**Problems to solve:**
- 1) In the passage on millennials and spirituality, what ages did the people interviewed for the story range across?
- 2) Write a continuation of the passage on millennials and spirituality, starting right after its last sentence.

**Selected extract:**
And no, they don’t particularly care if you think it’s “woo-woo” or weird. Most millennials claim to not take any of it too seriously themselves. They dabble, they find what they like, they take what works for them and leave the rest. Evoking consternation from buttoned-up outsiders is far from a drawback — it’s a fringe benefit.
“I know this work is weird,” Lilia said of her breathwork practice. “But it makes me feel better and that’s why I keep doing it.”
The cause behind the spiritual shift is a combination of factors. In more than a dozen interviews for this story with people ranging in age from 18 to their early 40s, a common theme emerged: They were raised with one set of religious beliefs — Catholic, Jewish, Buddhist — but as they became adults, they felt that faith didn’t completely represent who they were or what they believed.
Millennials increasingly identify as “nones” when asked about their religious affiliation, according to a 2017 Pew survey: They are atheist or agnostic, or say they are “spiritual but not religious.”
But yes-or-no survey questions don’t tell the whole story, says Diane Winston, the Knight Chair in Media and Religion at the Annenberg School for Communication at USC. Just about every society throughout human history has developed traditions and practices. That’s not a coincidence, she said: “People are inherently religious or spiritual.”

**Source data:**

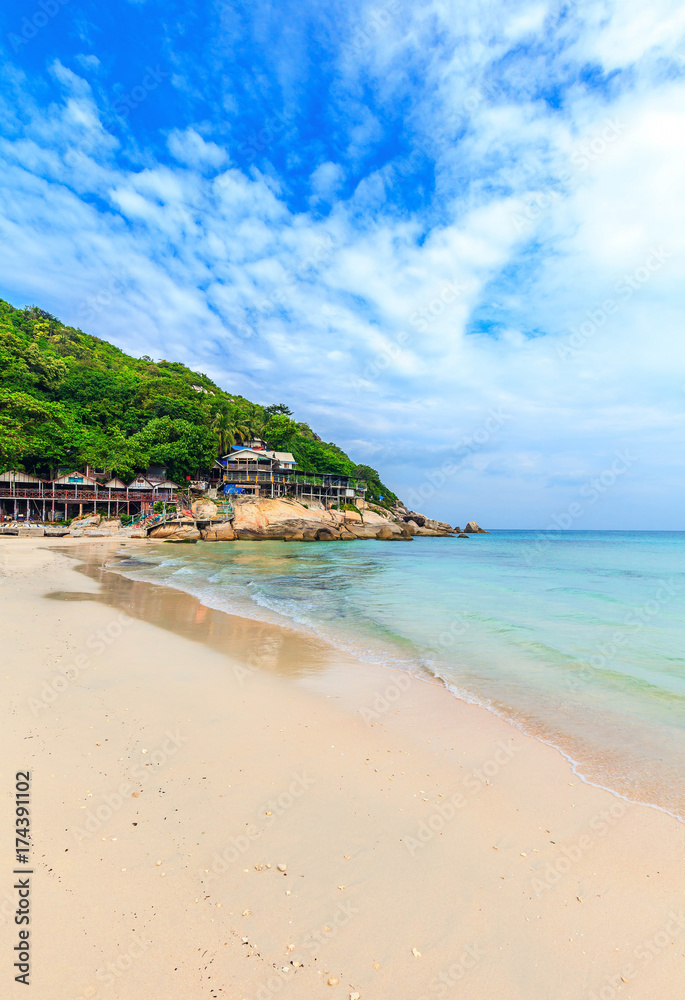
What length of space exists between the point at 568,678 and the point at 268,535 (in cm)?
4694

**Answers to each task:**
- 1) From 18 to their early 40s.

- 2)
Today, young people still seek the things that traditional organized religion may have provided for their parents or grandparents: religious beliefs, yes, but also a sense of community, guidance, purpose and meaning. But it can be hard for young people to find those things in their parents’ religions. So they’re looking elsewhere.
On top of that, a lot of younger people feel alienated by mainstream religion — by attitudes toward LGBTQ people and women, by years of headlines about scandals and coverups, or by the idea that anyone who isn’t part of that religion is inherently bad or wrong.
One of the big draws for younger people about spiritual practices is the ability to “pick and choose,” said Jim Burklo, a progressive Christian reverend who works with college students as the senior associate dean of the Office of Religious and Spiritual Life at USC. Spiritual practices appeal to the commitment-wary: You can get a little into crystals or astrology or tarot, or a lot into it. You can buy a few rose quartzes or light a few candles and if it’s meaningful for you, keep it; if not, it’s not like you went through a full religious conversion.
“This is a worldwide, but certainly American, trend toward heterodoxy — toward individuals cooking up their own spiritual or religious stew and cooking it up their way,” Burklo said. “You’re seeing an aggregation of disaffiliation, people coming up with their own meaning-making and their own personal spiritualities.”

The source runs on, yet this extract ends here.